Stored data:
————————

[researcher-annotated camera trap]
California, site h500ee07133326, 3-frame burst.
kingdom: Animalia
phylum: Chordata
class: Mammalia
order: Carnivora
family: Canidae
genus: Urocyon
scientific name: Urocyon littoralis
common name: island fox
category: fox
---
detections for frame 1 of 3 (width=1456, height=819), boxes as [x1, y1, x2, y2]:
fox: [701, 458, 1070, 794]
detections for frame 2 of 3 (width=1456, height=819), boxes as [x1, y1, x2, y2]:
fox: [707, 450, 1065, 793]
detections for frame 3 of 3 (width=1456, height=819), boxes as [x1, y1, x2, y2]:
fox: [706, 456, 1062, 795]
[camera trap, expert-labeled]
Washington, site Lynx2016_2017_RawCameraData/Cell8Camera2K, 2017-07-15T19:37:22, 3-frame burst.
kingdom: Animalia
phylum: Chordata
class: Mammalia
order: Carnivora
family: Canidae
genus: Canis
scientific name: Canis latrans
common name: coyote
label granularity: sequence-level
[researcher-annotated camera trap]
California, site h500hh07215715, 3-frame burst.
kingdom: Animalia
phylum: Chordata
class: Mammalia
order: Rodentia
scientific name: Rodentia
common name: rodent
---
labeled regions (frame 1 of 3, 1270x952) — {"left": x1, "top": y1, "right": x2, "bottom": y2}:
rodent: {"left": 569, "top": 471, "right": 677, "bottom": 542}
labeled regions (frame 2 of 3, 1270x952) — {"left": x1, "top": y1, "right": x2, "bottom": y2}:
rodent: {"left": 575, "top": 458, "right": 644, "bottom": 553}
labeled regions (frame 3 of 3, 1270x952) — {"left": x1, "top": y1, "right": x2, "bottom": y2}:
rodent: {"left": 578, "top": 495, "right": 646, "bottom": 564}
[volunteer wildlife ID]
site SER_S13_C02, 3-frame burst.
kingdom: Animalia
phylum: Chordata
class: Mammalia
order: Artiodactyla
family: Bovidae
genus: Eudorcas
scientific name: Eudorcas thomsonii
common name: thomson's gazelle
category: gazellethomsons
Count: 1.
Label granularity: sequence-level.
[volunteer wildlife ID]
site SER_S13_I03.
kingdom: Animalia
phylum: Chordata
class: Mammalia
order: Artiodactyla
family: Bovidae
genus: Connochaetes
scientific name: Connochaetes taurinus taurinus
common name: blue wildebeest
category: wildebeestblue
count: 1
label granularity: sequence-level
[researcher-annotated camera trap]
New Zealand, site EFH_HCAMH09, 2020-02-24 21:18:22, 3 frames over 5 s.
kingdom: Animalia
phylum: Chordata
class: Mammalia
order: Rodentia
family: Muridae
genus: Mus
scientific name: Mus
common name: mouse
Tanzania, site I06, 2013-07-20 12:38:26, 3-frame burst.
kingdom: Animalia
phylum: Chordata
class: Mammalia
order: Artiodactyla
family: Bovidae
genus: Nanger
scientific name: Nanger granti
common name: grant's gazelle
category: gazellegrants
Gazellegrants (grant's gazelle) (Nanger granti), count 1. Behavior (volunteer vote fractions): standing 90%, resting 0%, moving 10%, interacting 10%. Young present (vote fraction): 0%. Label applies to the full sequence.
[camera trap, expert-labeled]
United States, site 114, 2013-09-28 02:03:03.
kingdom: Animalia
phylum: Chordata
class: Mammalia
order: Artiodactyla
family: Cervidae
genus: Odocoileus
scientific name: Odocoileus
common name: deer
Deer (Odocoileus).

————————

About this exercise >>
Output each record precisely as given.

Task answer >>
[researcher-annotated camera trap]
California, site h500ee07133326, 3-frame burst.
kingdom: Animalia
phylum: Chordata
class: Mammalia
order: Carnivora
family: Canidae
genus: Urocyon
scientific name: Urocyon littoralis
common name: island fox
category: fox
---
detections for frame 1 of 3 (width=1456, height=819), boxes as [x1, y1, x2, y2]:
fox: [701, 458, 1070, 794]
detections for frame 2 of 3 (width=1456, height=819), boxes as [x1, y1, x2, y2]:
fox: [707, 450, 1065, 793]
detections for frame 3 of 3 (width=1456, height=819), boxes as [x1, y1, x2, y2]:
fox: [706, 456, 1062, 795]
[camera trap, expert-labeled]
Washington, site Lynx2016_2017_RawCameraData/Cell8Camera2K, 2017-07-15T19:37:22, 3-frame burst.
kingdom: Animalia
phylum: Chordata
class: Mammalia
order: Carnivora
family: Canidae
genus: Canis
scientific name: Canis latrans
common name: coyote
label granularity: sequence-level
[researcher-annotated camera trap]
California, site h500hh07215715, 3-frame burst.
kingdom: Animalia
phylum: Chordata
class: Mammalia
order: Rodentia
scientific name: Rodentia
common name: rodent
---
labeled regions (frame 1 of 3, 1270x952) — {"left": x1, "top": y1, "right": x2, "bottom": y2}:
rodent: {"left": 569, "top": 471, "right": 677, "bottom": 542}
labeled regions (frame 2 of 3, 1270x952) — {"left": x1, "top": y1, "right": x2, "bottom": y2}:
rodent: {"left": 575, "top": 458, "right": 644, "bottom": 553}
labeled regions (frame 3 of 3, 1270x952) — {"left": x1, "top": y1, "right": x2, "bottom": y2}:
rodent: {"left": 578, "top": 495, "right": 646, "bottom": 564}
[volunteer wildlife ID]
site SER_S13_C02, 3-frame burst.
kingdom: Animalia
phylum: Chordata
class: Mammalia
order: Artiodactyla
family: Bovidae
genus: Eudorcas
scientific name: Eudorcas thomsonii
common name: thomson's gazelle
category: gazellethomsons
Count: 1.
Label granularity: sequence-level.
[volunteer wildlife ID]
site SER_S13_I03.
kingdom: Animalia
phylum: Chordata
class: Mammalia
order: Artiodactyla
family: Bovidae
genus: Connochaetes
scientific name: Connochaetes taurinus taurinus
common name: blue wildebeest
category: wildebeestblue
count: 1
label granularity: sequence-level
[researcher-annotated camera trap]
New Zealand, site EFH_HCAMH09, 2020-02-24 21:18:22, 3 frames over 5 s.
kingdom: Animalia
phylum: Chordata
class: Mammalia
order: Rodentia
family: Muridae
genus: Mus
scientific name: Mus
common name: mouse
Tanzania, site I06, 2013-07-20 12:38:26, 3-frame burst.
kingdom: Animalia
phylum: Chordata
class: Mammalia
order: Artiodactyla
family: Bovidae
genus: Nanger
scientific name: Nanger granti
common name: grant's gazelle
category: gazellegrants
Gazellegrants (grant's gazelle) (Nanger granti), count 1. Behavior (volunteer vote fractions): standing 90%, resting 0%, moving 10%, interacting 10%. Young present (vote fraction): 0%. Label applies to the full sequence.
[camera trap, expert-labeled]
United States, site 114, 2013-09-28 02:03:03.
kingdom: Animalia
phylum: Chordata
class: Mammalia
order: Artiodactyla
family: Cervidae
genus: Odocoileus
scientific name: Odocoileus
common name: deer
Deer (Odocoileus).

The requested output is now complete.